(SHORT EXERCISE)
Find the line that contains "Looking at the" in the entries below. Output it and each later line exactly, and nothing else.

(TASK DATA)
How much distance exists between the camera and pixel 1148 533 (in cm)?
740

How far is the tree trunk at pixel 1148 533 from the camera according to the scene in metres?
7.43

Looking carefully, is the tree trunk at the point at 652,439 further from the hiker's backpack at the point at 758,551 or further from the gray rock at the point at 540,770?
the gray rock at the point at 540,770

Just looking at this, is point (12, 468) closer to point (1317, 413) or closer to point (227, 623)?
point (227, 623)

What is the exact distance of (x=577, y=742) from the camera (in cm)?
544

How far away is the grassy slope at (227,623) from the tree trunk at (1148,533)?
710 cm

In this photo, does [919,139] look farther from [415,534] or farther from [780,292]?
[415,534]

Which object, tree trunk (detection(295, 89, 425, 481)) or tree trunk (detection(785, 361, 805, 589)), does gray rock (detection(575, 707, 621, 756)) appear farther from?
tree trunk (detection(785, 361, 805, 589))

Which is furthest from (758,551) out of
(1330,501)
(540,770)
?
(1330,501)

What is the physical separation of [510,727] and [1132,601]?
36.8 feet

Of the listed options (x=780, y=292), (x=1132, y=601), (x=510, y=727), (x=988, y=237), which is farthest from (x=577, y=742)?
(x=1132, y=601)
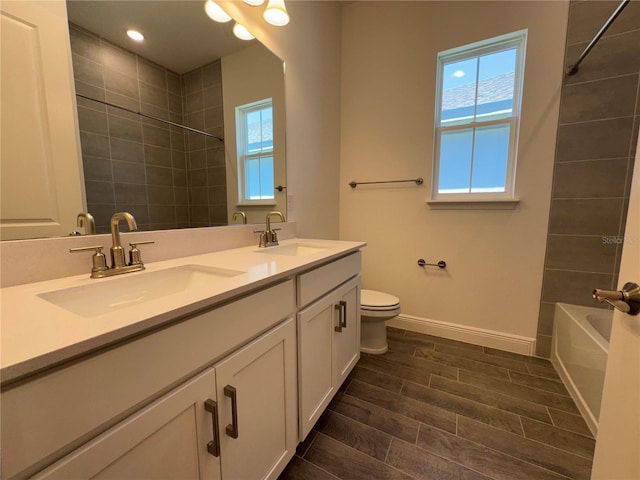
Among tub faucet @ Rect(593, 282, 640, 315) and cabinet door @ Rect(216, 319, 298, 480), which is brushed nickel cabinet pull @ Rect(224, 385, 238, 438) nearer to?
cabinet door @ Rect(216, 319, 298, 480)

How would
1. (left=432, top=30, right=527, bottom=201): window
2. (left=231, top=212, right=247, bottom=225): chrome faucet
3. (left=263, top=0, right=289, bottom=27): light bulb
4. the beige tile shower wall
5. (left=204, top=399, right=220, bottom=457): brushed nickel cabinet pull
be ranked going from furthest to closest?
(left=432, top=30, right=527, bottom=201): window, the beige tile shower wall, (left=231, top=212, right=247, bottom=225): chrome faucet, (left=263, top=0, right=289, bottom=27): light bulb, (left=204, top=399, right=220, bottom=457): brushed nickel cabinet pull

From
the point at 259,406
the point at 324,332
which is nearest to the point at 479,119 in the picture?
the point at 324,332

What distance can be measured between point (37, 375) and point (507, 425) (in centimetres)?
180

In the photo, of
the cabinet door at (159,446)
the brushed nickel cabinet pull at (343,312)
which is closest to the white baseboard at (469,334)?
the brushed nickel cabinet pull at (343,312)

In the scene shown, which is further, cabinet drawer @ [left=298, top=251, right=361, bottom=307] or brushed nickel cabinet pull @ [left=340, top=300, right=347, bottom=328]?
brushed nickel cabinet pull @ [left=340, top=300, right=347, bottom=328]

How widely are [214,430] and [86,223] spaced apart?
30.7 inches

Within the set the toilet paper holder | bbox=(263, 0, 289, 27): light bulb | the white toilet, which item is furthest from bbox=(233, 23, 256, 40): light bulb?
the toilet paper holder

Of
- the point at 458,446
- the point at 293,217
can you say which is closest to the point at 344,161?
the point at 293,217

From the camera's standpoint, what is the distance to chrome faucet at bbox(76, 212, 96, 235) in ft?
2.88

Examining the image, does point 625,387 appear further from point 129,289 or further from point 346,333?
point 129,289

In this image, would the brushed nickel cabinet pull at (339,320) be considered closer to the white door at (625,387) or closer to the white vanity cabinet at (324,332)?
the white vanity cabinet at (324,332)

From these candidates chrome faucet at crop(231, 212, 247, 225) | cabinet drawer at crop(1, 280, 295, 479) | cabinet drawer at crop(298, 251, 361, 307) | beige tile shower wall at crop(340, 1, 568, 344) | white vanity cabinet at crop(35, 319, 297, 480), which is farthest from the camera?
beige tile shower wall at crop(340, 1, 568, 344)

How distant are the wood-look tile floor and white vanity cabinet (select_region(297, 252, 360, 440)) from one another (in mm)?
168

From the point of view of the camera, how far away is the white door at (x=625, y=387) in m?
0.55
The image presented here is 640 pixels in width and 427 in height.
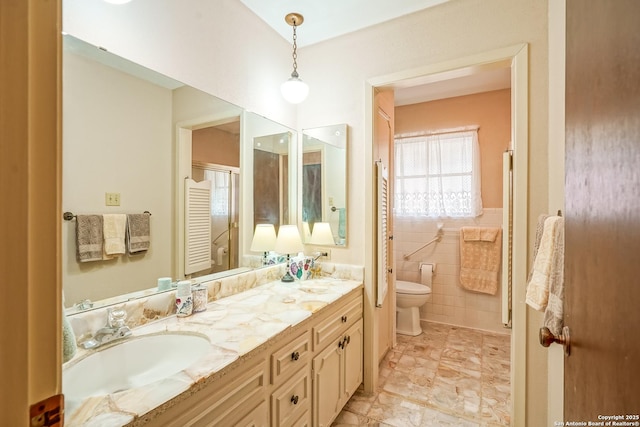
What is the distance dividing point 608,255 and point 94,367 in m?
1.40

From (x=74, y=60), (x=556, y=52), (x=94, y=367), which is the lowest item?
(x=94, y=367)

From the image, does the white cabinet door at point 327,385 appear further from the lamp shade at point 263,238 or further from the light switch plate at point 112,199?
the light switch plate at point 112,199

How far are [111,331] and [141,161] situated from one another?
27.7 inches

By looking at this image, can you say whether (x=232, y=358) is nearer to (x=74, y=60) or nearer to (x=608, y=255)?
(x=608, y=255)

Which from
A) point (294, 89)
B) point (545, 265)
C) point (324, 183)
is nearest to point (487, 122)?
point (324, 183)

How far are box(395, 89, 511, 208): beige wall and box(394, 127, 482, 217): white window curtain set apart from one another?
3.6 inches

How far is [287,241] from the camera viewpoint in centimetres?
202

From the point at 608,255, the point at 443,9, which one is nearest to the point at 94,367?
the point at 608,255

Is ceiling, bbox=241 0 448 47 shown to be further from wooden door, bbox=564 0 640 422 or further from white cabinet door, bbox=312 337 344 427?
white cabinet door, bbox=312 337 344 427

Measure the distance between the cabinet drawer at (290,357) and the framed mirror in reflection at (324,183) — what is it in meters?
0.91

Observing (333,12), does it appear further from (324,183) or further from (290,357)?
(290,357)

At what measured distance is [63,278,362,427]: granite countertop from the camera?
675 mm

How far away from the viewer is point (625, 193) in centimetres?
43

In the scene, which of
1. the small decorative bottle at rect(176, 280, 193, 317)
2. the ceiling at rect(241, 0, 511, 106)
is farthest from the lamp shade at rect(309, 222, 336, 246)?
the ceiling at rect(241, 0, 511, 106)
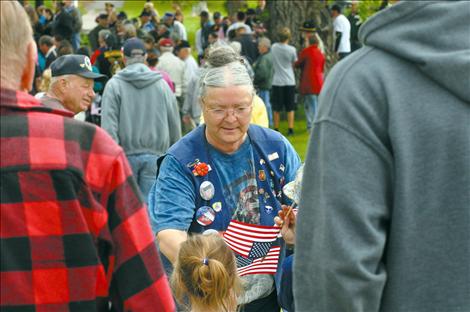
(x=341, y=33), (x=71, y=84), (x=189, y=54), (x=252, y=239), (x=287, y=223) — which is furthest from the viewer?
(x=341, y=33)

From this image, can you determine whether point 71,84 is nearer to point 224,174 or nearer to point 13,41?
point 224,174

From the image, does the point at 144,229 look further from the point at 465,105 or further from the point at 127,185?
the point at 465,105

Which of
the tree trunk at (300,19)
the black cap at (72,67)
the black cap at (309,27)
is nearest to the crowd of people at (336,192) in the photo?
the black cap at (72,67)

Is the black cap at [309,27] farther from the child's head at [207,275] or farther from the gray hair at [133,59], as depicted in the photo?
the child's head at [207,275]

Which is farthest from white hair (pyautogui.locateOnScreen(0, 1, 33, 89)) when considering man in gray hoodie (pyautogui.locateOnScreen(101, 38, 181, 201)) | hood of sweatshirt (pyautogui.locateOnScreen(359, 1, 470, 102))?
man in gray hoodie (pyautogui.locateOnScreen(101, 38, 181, 201))

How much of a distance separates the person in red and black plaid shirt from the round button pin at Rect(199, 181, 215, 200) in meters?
1.58

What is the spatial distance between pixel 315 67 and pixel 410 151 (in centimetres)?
1442

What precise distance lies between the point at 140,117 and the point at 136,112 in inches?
2.7

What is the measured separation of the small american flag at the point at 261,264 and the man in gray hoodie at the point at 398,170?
160 cm

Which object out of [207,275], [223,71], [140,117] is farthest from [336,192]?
[140,117]

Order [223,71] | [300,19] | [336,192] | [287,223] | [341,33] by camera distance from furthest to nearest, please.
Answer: [341,33], [300,19], [223,71], [287,223], [336,192]

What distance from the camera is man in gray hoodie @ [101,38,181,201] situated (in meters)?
8.51

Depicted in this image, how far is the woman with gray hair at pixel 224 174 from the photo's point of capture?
3955mm

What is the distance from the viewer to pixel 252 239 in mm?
3814
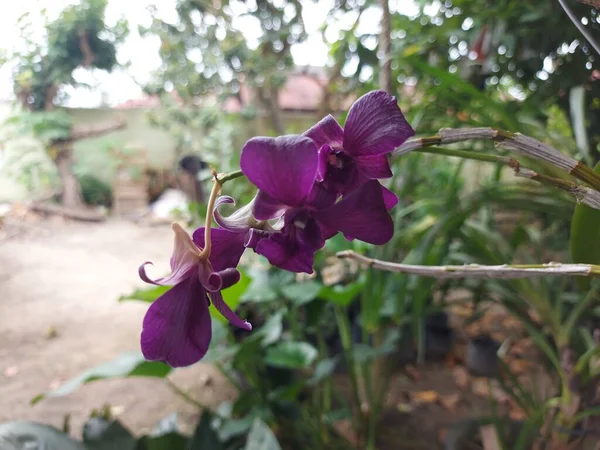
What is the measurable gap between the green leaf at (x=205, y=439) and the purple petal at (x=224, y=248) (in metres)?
0.68

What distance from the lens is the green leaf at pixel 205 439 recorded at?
2.58 ft

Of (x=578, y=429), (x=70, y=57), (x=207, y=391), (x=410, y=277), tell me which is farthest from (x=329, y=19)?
(x=70, y=57)

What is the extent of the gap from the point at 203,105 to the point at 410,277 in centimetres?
274

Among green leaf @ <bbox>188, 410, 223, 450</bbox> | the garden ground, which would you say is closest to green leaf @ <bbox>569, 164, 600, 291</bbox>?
green leaf @ <bbox>188, 410, 223, 450</bbox>

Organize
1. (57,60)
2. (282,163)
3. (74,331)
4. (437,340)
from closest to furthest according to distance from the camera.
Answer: (282,163) → (437,340) → (74,331) → (57,60)

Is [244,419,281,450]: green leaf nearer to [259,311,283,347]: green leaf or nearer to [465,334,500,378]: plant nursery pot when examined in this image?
[259,311,283,347]: green leaf

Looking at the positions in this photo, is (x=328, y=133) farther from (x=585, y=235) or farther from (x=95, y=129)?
(x=95, y=129)

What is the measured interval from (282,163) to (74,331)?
1956 mm

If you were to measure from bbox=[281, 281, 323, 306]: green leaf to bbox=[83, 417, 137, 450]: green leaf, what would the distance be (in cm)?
42

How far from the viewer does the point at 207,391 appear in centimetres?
145

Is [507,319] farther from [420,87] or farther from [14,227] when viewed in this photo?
[14,227]

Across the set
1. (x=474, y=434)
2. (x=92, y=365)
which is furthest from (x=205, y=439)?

(OUTPUT BELOW)
Looking at the positions in this photo, is (x=328, y=133) farther from (x=585, y=235) or farther from (x=95, y=129)?
(x=95, y=129)

What is the measured interval from (282,163) to (74,331)?
1956 mm

If you were to measure from bbox=[281, 281, 323, 306]: green leaf to bbox=[83, 417, 137, 450]: green leaf, what would the distance be (in cm)?
42

How far from the viewer does the point at 207,391 appear in centimetres?
145

Is [507,319] farther from [420,87] or farther from [14,227] when viewed in this photo?
[14,227]

Across the set
1. (x=474, y=434)
2. (x=92, y=365)
which is furthest from (x=205, y=439)?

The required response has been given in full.